Length of Project:
Project theme:
Suitable for grades:
Tools & Materials
Material List
  • Magnet Wire, 18-30AWG, up to approx. 12m
  • 9V battery
  • 2 insulated connector wires with alligator clip ends
  • One ¼” neodymium disc magnet, or a similar strong tiny magnet
  • Scrap paper or cardboard, approx. 3cm x 10cm
Tool list
  • Scissors
  • Pencil or pen permanent marker or found cylindrical object slightly larger than magnet’s diameter
  • Jar or mug
  • Clear tape
  • Electrical tape
  • Wire cutters
  • Sandpaper
  • Measuring tape, meter sticks, sewing tape, etc.
  • A digital camera or smartphone capable of recording slow motion footage
  • Stopwatch
  • Protractor
  • Optional:

  • Demo tools (batteries, assorted wires, resistors, magnets, and a class set of magnetic compasses)
  • Multimeter
  • Variable DC power supply
  • Laptops or desktops to view video footage on a large screen
  1. Place your spool of magnet wire on a pencil and balance it over the rim of a mug or jar to help it pay out.
  2. Leaving a 10 cm tail, use a small piece of clear tape to fix your wire to the side of the permanent marker/found cylindrical object. Make tidy wraps coiling up the marker in a tight helix, periodically pushing the coils down to sit tightly together.

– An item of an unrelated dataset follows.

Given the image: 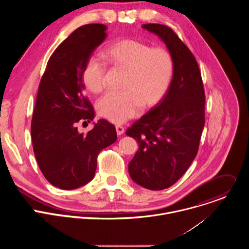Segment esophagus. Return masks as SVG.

  3. When you have about 3 or 4cm of coil wraps, lay a small strip of clear tape over the wire wraps to secure them, and wind another layer of wraps down over the first layer.
  4. Lay another small piece of clear tape down to secure the second layer of wraps and begin coiling the wire again in the opposite direction.
  5. After you have used approximately 12 metres of wire, or have done 4 layers, wrap the coil completely in one layer of clear or electrical tape to keep its cylindrical shape.
  6. Snip the wire, leaving another 10cm tail.
  7. Use sandpaper to strip the insulation off the last 2cm or so of each wire end, then remove your coil (solenoid) from the marker. You may need to peel up the clear tape and snip it away with scissors to free the solenoid.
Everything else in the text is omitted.